To analyze and compare the functional groups of these co-expression networks, we subdivided the network of each species into co-expressed functional modules based on co-expression link density and functional annotation similarity (for details, see Materials and Methods section). As a result, we here obtained 1396, 975, 1115 and 1065 modules for rice, Arabidopsis, maize and soybean, respectively. To assess the quality and reliability of obtained modules, we calculated for each real module the fraction of genes that own at least one homologue in a second species and compared with random modules. As expected, we found that the most modules have either significantly less or more homologous genes in other species than the random modules (Fig.4 and Table S7).
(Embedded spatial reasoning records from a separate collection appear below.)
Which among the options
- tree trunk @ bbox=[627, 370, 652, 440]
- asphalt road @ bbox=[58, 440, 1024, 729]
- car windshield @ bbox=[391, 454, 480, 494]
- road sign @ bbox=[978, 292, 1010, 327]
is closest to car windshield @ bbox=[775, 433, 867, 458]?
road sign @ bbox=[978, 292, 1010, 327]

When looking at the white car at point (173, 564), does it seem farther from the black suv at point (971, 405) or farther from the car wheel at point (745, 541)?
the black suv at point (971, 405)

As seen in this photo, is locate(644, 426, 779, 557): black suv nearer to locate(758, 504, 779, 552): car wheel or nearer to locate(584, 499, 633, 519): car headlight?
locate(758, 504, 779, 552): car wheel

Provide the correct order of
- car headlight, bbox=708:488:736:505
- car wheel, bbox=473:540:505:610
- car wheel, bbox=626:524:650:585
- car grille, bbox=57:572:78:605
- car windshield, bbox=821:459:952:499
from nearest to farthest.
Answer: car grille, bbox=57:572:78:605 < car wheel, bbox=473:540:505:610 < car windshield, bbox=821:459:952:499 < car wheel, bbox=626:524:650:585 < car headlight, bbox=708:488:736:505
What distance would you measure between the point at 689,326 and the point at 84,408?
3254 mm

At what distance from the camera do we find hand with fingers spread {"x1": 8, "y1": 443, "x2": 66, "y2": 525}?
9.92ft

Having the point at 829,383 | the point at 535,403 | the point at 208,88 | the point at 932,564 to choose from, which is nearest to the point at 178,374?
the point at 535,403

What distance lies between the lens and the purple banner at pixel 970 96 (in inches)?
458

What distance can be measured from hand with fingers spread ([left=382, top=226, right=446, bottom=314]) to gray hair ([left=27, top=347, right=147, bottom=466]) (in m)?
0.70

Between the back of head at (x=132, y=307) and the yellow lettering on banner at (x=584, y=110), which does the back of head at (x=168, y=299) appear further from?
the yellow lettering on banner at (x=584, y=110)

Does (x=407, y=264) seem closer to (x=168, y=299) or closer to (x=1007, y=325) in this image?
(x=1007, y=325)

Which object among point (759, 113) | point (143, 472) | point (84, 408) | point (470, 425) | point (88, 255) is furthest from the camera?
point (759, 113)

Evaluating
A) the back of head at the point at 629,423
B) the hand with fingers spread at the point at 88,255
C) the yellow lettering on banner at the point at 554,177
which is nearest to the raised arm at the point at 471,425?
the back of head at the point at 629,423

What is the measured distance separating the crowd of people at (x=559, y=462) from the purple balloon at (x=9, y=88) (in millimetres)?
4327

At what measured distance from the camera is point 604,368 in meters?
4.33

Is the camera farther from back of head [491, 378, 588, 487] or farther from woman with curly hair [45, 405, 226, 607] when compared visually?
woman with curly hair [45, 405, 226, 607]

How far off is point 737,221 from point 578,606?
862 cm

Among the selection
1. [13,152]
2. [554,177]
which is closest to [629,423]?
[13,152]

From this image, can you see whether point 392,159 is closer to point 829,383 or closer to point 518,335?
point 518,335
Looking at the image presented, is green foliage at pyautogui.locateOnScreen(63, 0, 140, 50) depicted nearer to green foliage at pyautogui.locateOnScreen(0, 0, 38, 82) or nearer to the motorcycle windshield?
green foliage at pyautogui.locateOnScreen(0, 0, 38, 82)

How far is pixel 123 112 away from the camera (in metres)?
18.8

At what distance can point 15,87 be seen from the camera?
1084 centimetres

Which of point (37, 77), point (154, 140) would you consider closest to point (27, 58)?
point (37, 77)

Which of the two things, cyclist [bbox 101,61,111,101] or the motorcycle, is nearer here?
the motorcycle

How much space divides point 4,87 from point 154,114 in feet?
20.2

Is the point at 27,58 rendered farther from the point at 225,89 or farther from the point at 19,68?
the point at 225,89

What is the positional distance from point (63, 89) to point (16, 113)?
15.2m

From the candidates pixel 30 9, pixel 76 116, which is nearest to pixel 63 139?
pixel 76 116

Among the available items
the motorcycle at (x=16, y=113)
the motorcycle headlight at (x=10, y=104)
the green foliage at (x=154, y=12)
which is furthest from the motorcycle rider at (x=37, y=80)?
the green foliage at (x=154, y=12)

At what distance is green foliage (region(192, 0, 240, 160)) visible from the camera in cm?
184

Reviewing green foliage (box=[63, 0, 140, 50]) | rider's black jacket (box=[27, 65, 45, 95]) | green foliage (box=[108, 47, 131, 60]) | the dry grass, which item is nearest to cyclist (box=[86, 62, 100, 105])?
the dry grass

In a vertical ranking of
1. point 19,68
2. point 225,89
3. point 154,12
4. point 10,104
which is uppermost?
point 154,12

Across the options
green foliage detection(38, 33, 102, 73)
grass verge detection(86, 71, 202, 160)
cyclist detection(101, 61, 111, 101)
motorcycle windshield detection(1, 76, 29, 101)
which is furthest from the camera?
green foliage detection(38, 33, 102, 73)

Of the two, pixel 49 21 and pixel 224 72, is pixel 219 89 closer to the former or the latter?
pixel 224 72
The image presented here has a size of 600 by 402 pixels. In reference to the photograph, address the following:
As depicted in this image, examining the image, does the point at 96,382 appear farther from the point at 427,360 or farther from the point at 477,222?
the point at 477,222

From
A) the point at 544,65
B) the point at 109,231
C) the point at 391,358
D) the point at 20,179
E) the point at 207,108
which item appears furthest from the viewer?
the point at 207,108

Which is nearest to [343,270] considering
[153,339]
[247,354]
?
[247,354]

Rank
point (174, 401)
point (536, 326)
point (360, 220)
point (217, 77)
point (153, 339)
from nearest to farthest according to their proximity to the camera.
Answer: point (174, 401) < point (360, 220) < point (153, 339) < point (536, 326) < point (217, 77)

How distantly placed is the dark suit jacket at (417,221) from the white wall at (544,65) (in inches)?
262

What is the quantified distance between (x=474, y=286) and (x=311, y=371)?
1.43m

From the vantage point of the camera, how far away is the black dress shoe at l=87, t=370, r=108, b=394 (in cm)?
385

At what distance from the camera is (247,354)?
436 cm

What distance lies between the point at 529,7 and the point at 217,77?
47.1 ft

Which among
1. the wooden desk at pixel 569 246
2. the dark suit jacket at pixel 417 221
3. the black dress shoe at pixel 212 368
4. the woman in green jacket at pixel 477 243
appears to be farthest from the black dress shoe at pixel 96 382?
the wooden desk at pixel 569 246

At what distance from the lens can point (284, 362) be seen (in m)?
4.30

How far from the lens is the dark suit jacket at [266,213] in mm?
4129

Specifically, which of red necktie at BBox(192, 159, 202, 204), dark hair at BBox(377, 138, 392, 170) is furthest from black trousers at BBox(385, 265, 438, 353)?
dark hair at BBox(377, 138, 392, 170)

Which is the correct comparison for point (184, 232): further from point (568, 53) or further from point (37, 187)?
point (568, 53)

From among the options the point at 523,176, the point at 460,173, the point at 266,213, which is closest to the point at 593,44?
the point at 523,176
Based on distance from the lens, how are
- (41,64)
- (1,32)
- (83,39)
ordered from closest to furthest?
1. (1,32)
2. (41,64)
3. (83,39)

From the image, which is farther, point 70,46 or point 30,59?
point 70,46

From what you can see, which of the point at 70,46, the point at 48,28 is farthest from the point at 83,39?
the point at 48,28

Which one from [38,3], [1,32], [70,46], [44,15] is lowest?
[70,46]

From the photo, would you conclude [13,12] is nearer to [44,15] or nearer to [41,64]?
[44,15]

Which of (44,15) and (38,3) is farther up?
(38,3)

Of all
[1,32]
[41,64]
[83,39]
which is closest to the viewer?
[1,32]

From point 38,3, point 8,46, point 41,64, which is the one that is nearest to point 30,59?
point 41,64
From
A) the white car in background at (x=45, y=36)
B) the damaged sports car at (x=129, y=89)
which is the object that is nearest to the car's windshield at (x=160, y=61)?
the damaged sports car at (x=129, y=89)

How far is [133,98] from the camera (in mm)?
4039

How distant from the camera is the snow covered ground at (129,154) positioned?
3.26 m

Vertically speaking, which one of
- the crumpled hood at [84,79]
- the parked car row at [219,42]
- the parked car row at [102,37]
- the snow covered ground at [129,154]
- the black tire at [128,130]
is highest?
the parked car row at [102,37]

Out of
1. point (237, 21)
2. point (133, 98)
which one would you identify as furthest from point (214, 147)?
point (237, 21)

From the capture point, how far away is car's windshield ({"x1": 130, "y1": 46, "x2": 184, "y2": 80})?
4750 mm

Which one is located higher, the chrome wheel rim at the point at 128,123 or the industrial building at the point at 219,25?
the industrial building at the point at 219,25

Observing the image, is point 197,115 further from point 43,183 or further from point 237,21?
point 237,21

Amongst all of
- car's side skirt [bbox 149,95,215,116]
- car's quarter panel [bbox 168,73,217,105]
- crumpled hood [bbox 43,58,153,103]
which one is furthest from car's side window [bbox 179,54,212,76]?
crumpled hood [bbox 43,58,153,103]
We next focused on identifying the conserved functional modules sharing homologous genes across species and species-specific functional modules without homologous genes, based on the enrichment analysis of orthology relationships between genes for each combination of functional modules between four plants (see Materials and Methods for details). We defined a conserved module as one having homologous modules in at least one of the other species. Modules with no homologue module in all other plants are considered as species-specific. We identified 735 highly conserved modules among all four species (Dataset 11) and 2942 less conserved modules shared only by 3 or 2 plant species. Fig.5 demonstrated the common enriched GO terms of the functional modules within conserved modules. As expected, most of the common enriched GO terms are related to basic biological process, such as DNA replication, nucleosome assembly, RNA metabolic process, tricarboxylic acid cycle and cellulose synthetic process. We found that 62 best match of conserved module pairs (the percentage of homologous genes between two modules > 30%) with the common enriched GO terms, 48 module pairs enriched the same known motifs (length >= 6bp) in at least two species. In addition to the conservative modules, we also found 874 species-specific functional modules (Dataset 12). We observed that some species-specific functional modules whose genes are enriched in response to abiotic stresses, hormone stimuli and signal transduction, indicating a strong link between regulatory evolution and environmental adaptation. These results indicate that while a large amount of modules have been conserved under evolution, each species include more recently evolved modules linking genotype with phenotype.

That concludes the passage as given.